We are planning on a build this quarter. But we are not expecting an increase like last year.
Cautiously Optimistic Looking at what Flaws said, it seems Corning will be cautious this time around. Corning has to look forward and match LCD glass demand that will materialize in the next 6 to 12 months. Building a LCD glass furnace facility takes about 6 months. If a LCD manufacturer is adding capacity or building an entirely new LCD fabrication plant, Corning will need to add capacity to fulfill that future demand and start building now. Of course LCD suppliers don’t have crystal balls and some times add capacity because they simply have the money to do it or due to competition against time and competitors.
We’d like to get back to the pricing model we were on in 2007 and most of 2008.

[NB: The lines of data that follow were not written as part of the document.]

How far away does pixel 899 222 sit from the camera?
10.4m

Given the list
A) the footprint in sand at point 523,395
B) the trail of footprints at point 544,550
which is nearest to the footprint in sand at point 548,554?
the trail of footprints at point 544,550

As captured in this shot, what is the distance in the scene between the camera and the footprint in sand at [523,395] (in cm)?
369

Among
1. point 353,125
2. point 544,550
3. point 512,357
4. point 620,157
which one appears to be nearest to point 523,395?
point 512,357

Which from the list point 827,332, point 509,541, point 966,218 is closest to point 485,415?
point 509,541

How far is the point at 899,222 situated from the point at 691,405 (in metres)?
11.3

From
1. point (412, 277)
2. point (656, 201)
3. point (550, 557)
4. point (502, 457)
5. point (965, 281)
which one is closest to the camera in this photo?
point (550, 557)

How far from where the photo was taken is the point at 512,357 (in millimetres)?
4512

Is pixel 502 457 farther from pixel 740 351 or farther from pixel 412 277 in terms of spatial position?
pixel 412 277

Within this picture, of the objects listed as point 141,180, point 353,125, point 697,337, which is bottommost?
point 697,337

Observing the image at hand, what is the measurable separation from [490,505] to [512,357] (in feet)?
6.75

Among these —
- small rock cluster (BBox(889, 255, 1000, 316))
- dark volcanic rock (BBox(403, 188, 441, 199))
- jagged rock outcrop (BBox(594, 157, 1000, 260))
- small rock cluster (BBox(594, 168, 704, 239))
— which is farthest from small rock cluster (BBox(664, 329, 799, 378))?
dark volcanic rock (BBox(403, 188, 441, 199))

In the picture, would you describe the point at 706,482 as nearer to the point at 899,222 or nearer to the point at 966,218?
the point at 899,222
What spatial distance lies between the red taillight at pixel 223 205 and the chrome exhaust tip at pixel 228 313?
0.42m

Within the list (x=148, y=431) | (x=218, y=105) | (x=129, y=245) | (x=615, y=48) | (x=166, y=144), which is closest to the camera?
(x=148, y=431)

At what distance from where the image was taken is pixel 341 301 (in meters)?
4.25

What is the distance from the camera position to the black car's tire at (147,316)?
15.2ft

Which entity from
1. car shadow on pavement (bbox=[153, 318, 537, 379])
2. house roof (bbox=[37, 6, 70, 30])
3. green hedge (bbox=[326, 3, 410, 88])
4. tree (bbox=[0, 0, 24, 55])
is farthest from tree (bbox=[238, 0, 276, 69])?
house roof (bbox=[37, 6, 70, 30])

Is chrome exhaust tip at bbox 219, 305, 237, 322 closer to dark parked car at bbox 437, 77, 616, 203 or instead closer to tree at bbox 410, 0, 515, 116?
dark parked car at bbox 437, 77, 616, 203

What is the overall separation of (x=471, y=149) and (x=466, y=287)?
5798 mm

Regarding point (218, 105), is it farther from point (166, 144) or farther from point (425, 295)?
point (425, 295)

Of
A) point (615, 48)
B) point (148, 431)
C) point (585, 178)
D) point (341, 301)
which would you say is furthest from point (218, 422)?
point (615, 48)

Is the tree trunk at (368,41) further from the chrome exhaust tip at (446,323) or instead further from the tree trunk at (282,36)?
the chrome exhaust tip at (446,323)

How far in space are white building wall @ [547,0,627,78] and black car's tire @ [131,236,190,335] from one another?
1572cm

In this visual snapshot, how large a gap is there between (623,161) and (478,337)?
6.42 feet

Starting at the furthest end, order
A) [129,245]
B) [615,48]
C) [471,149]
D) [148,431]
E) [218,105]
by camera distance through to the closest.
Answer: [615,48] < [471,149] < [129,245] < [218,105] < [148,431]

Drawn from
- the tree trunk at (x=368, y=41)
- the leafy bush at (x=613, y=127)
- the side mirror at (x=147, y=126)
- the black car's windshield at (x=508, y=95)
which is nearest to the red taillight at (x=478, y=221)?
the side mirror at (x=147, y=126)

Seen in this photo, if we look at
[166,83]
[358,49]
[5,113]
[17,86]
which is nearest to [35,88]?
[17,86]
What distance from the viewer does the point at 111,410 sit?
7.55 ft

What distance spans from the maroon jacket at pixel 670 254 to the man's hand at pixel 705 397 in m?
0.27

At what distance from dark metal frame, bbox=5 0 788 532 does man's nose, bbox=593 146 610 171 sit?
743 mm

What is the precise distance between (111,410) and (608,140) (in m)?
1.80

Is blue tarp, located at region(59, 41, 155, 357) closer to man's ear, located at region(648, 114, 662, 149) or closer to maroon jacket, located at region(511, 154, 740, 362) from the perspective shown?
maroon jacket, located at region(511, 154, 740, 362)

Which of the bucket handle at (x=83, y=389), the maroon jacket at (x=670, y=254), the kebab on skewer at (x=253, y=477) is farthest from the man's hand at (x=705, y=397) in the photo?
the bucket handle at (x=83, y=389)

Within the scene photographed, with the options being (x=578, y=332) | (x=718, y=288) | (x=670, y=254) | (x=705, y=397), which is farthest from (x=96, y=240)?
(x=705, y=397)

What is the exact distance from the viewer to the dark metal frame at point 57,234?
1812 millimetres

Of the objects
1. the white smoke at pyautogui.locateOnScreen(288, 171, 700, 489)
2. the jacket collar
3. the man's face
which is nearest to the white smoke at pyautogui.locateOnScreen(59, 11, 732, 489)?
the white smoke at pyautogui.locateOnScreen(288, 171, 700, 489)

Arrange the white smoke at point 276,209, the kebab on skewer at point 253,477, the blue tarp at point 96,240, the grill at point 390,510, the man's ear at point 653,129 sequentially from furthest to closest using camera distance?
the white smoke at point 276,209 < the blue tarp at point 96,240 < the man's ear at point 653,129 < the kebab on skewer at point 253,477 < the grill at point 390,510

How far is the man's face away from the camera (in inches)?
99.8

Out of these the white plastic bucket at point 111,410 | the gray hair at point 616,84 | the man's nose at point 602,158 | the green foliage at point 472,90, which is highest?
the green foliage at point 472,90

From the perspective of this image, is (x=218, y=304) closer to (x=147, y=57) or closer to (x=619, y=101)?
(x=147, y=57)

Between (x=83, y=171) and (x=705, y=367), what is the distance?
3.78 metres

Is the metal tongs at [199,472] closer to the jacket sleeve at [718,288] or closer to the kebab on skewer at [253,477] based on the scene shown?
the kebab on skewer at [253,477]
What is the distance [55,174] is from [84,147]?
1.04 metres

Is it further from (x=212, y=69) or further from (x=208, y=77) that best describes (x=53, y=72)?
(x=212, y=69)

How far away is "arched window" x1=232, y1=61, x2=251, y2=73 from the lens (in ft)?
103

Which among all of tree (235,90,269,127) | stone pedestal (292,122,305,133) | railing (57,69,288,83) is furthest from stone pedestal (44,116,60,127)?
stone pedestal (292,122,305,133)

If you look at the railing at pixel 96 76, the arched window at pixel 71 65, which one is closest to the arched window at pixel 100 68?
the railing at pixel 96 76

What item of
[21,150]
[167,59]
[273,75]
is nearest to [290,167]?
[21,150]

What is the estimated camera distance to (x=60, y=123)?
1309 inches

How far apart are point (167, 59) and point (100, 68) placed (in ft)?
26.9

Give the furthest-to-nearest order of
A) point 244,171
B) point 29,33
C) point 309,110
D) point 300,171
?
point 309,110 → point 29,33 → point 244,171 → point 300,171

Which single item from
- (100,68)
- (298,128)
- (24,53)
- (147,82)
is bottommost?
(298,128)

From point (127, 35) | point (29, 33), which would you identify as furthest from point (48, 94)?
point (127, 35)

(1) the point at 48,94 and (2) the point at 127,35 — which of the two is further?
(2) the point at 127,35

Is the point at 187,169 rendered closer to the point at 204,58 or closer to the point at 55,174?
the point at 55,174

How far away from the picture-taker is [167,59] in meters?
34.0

Stable Pricing That pricing model Flaws was mentioning is based on scheduled decreases of LCD glass substrate area prices on a quarter over quarter basis. Corning is able to do this since it is operating in what you might call an oligopoly with just two major LCD glass suppliers capturing more than 80% market share: Corning and AGC (Asahi Glass Co.). This helps both Corning and AGC normalize revenue streams and minimize rapid price declines.